The US side will be led by Secretary of State Hillary Rodham Clinton with Defence Secretary Robert Gates and Admiral Michael Mullen, chairman of the Joint Chiefs of Staff.

The agenda of the two-day dialogue includes defence and socio- economic issues like agriculture, communication, public diplomacy, trade, energy and water, but security matters will be the main focus.

"Afghanistan will be on the top of the list, and the talks on the rest of the issues will depend on how the sides reach a consensus on the core issue, Afghanistan," said Hasan Askari Rizvi, a prominent Pakistan analyst and former visiting professor at New York's Columbia University.

There is consensus on at least one matter. Both countries want to avoid being bypassed by their old allies - Pakistan by the Afghan Taliban, and the US by Afghan President Hamid Karzai, said a senior Pakistani diplomat who asked not to be named.

Intelligence agents of both countries celebrated the recent arrest of Mullah Abdul Ghani Baradar, deputy to Taliban leader Mullah Muhammad Omar, in Pakistani southern port city of Karachi.

Baradar, the Taliban's strategic guru, was holding direct talks with Karzai and the United Nations, which was irritating for Pakistan as it has invested hugely in Afghanistan in terms of compromises on its own security and economy.

The Americans want the Taliban at the table only after Washington's recent surge of 30,000 troops has broken militant hopes to win the battle. But Karzai seems to be in haste and working on his own plans.
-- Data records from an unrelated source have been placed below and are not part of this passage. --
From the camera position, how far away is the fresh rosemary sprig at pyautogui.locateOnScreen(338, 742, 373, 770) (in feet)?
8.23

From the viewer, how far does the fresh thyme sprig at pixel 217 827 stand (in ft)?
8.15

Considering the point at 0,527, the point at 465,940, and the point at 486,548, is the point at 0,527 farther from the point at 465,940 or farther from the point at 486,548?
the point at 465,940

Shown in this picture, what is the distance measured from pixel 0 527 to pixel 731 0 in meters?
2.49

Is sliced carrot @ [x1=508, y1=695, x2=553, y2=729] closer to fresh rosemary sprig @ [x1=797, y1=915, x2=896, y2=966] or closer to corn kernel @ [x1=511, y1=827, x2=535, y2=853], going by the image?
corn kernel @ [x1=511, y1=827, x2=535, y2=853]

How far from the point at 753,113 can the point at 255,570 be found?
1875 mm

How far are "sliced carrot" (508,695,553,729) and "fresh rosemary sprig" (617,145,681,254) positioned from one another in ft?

Two days after his deputy spokesman Siamak Hirawi told reporters that Baradar's arrest had hampered peace initiatives, a senior delegation of the Hezb-e-Islami, one of Afghanistan's three main insurgent groups, met Karzai.
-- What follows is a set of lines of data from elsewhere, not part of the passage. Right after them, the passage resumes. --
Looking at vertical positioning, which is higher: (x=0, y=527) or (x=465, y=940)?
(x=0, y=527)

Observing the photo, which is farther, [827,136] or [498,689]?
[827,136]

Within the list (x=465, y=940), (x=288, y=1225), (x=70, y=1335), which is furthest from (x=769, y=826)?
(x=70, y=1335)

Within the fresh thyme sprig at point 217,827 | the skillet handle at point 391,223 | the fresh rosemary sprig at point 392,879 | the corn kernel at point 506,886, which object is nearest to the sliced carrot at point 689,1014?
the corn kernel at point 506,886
Pakistan wants assurances that Washington will not abandon the region once its goals in the war on terrorism are achieved, as it did shortly after the removal of Soviet troops from Kabul in 1990, said Rasool Bux Raees, a political scientist at the prestigious Lahore University of Management Science.

"That mistake on the part of the Americans left resourceless Pakistan with the only choice to support Taliban who emerged as a force that could take over all the jihadi groups that were fighting each other for the throne in Kabul, years after the Soviet Union's withdrawal," Bux said.

Washington has announced plans to begin withdrawing troops from Afghanistan in July 2011 but is trying to reassure the Pakistanis about long-term engagement.

"This (strategic dialogue) is not a photo op, although you will have an opportunity to take a photo," Richard Holbrooke, the US special envoy to Pakistan and Afghanistan, said at a briefing last week. "This is an intense, serious dialogue, bilaterally between the US and Pakistan."

The Obama administration this year approved a plan to send billions of dollars in aid to Pakistan over the next several years to help with infrastructure projects, building schools and bolstering the economy.

Besides a driving seat in Afghan peace talks, Pakistan is seeking more economic aid and trade concessions to compensate 40-billion- dollar losses it says it suffered due to its anti-terrorism alliance with Washington since 2001.

Foreign investors have moved out billions of dollars since 2007, when Pakistani Islamist insurgents launched a series of attacks inside the country to retaliate against Pakistan's crackdown on the Taliban's use of Pakistani soil to launch cross-border raids on NATO forces in Afghanistan.

The United States had been pressuring Pakistan to get tough with the militants.

The Pakistani military assault was destructive in north-west Pakistan and put an additional burden on the country's budget to rehabilitate hundreds of thousands of people displaced by the military actions, and caused an increase in defence spending to fight terrorism.

"Pakistan would also be asking US to share the cost for post- conflict reconstruction in the conflict areas and attend to the economic problems which Pakistan is suffering due to American war in Afghanistan," Askari said.

US may not issue "blank cheque" to meet Pakistan's demands, but the dialogue is expected to set a "process" of serious engagements in motion and provide a platform to listen to each other more attentively.